With the high staff morale, Timothy and his team worked hard to bridge another gap they identified in the market. “Compared to China’s live broadcasting model where buyers directly interact with influencers to buy products (帶貨), we noticed that the interaction of platform users in Hong Kong is very fragmented. With this in mind, we decided to try a more streamlined approach in Hong Kong and built our e-commerce site, Teateamama. We broke the barriers between product catalog and purchasing, and we hit around a million sales after sourcing some of the suppliers.”

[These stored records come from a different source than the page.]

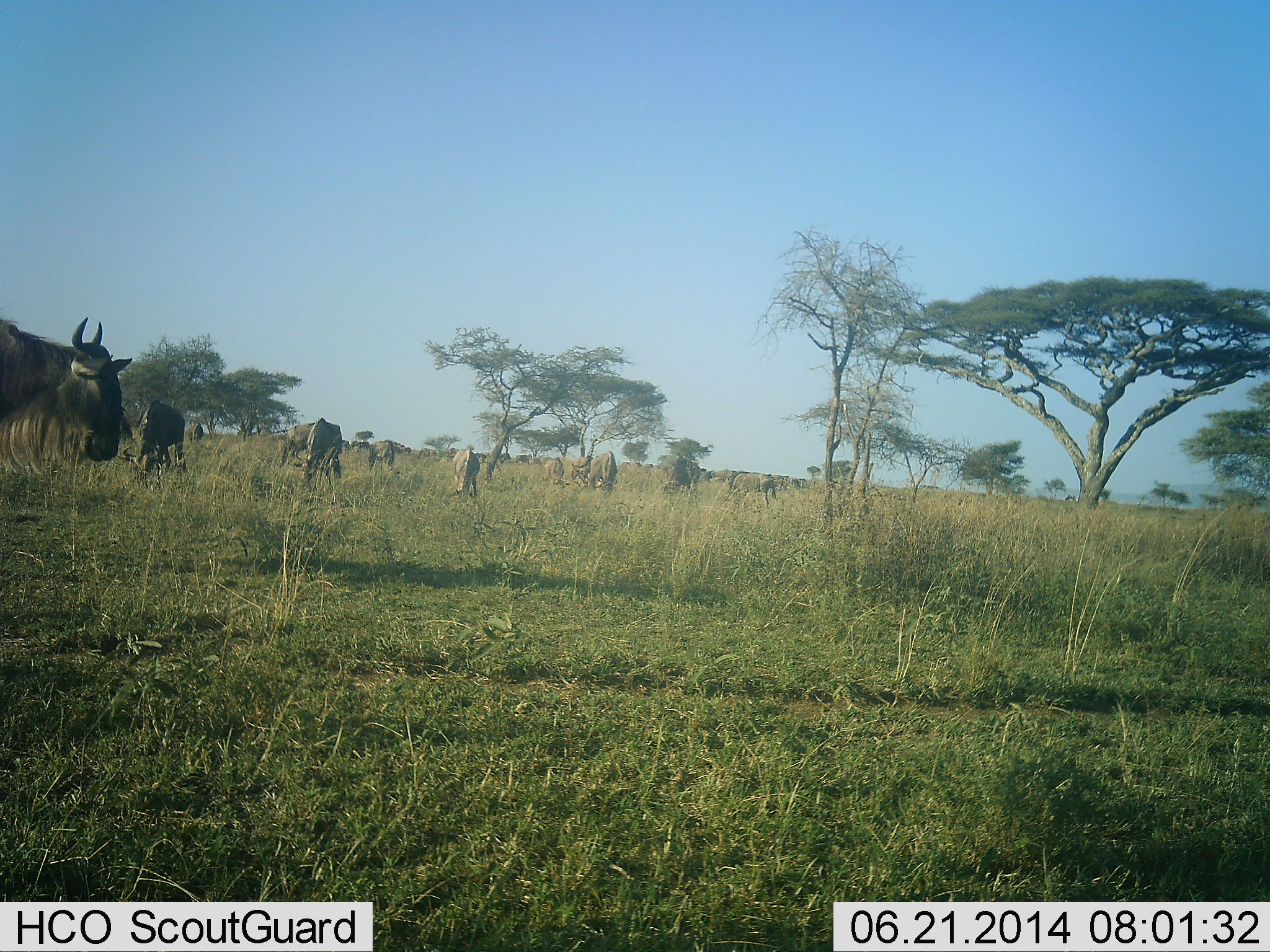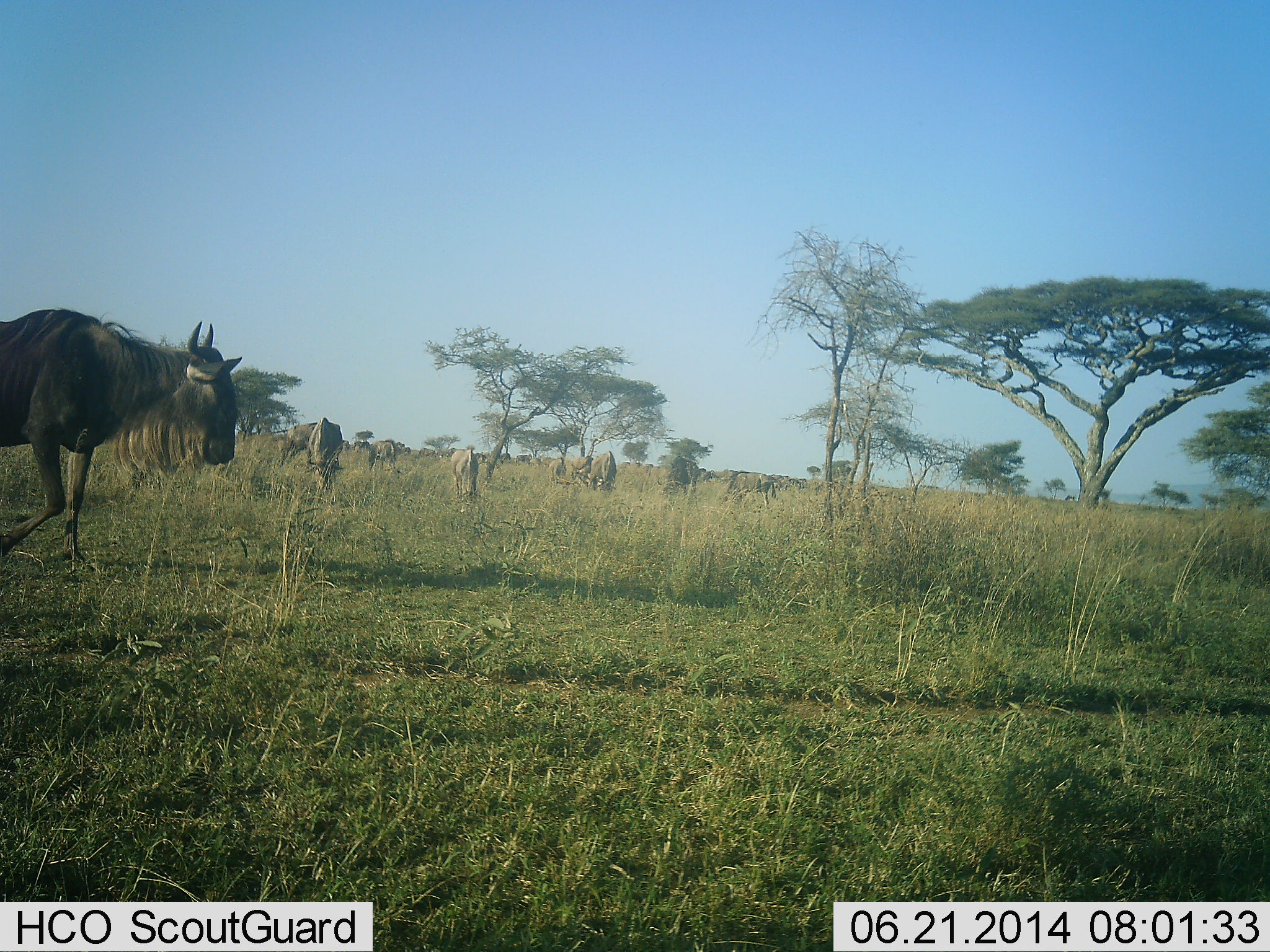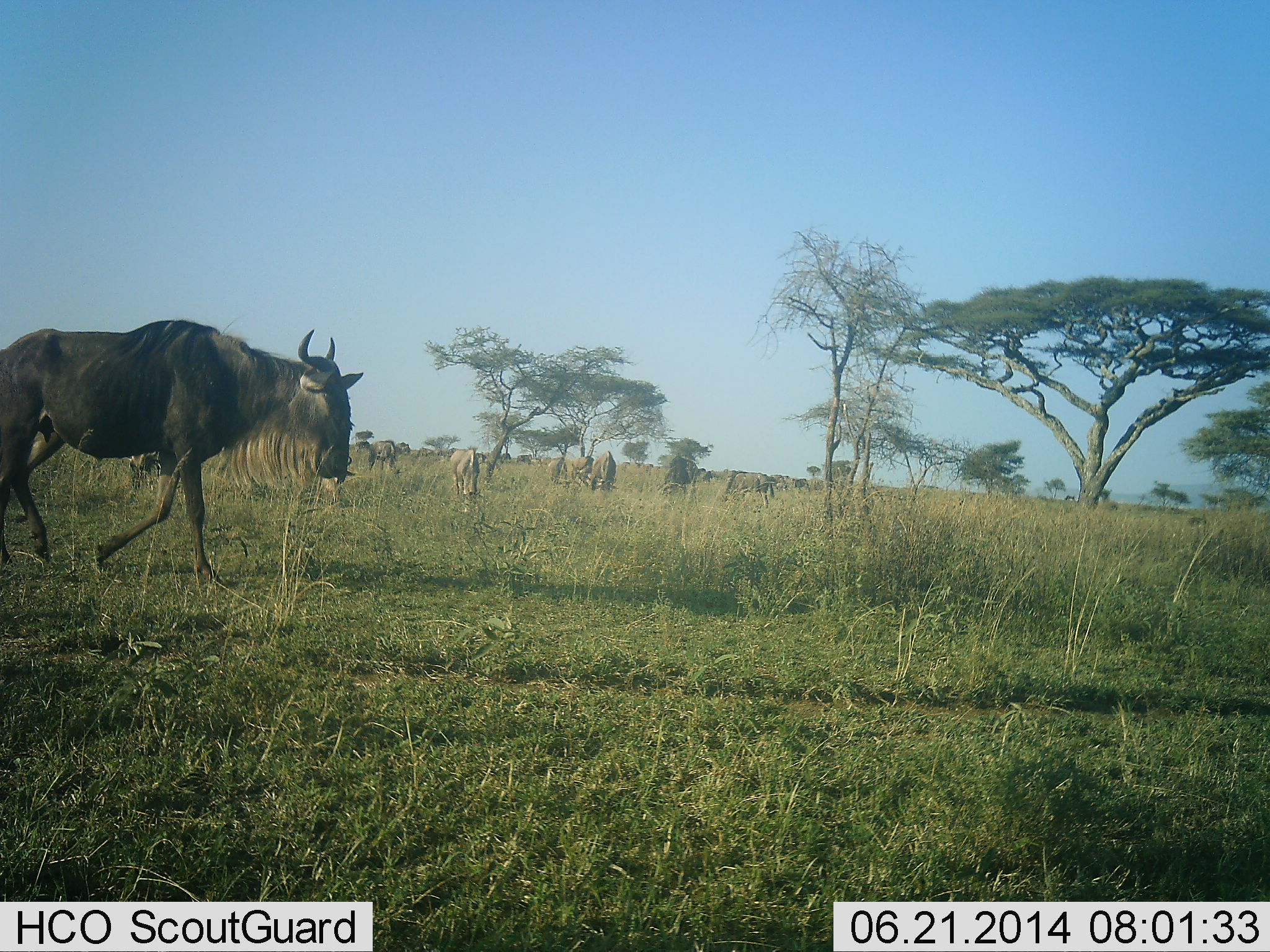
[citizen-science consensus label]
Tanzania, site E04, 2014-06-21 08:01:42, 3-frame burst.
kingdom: Animalia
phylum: Chordata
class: Mammalia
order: Artiodactyla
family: Bovidae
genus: Connochaetes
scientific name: Connochaetes taurinus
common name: blue wildebeest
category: wildebeest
Wildebeest (blue wildebeest) (Connochaetes taurinus), count 11-50. Behavior (volunteer vote fractions): standing 30%, resting 0%, moving 70%, interacting 0%. Young present (vote fraction): 0%. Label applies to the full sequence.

With the emphasis to put employees and clients first, Timothy was able to build up the team spirit and establish their own e-commerce platform Teateamama.

Spread-It Further 

As global travel and operations resume, the company plans to expand further into more populous overseas markets. “We have set up our company in Dubai, Thailand and Singapore, and hope to expand into more Southeast Asian countries. We hope to export our model into other countries to generate sustainable business in these markets.”

Looking back, the glamour of being an entrepreneur lies in the control over his time and destiny, and that hard work does pay off. “I’ve worked in multiple companies before and after I graduated, including a management consultancy. Even though I got valuable experience from working there, I felt that the reward I got didn’t directly link with my effort. And that’s the great thing about being an entrepreneur – you directly know whether your effort is doing something great for society and produces something people want, while getting both financial and personal fulfillment.

Advice for those who want to become entrepreneurs?  

“Always be innovative. Don't be complacent. Think from the client’s perspective and delight them.” He also recommends seeking advice from your mentors and networks, gaining some experience at other companies, finding people you love working with, and having a growth mindset to adapt to the circumstances and contexts in which one wants to start a business

Timothy's advice to all Futurepreneurs - "Always be innovative. Don't be complacent."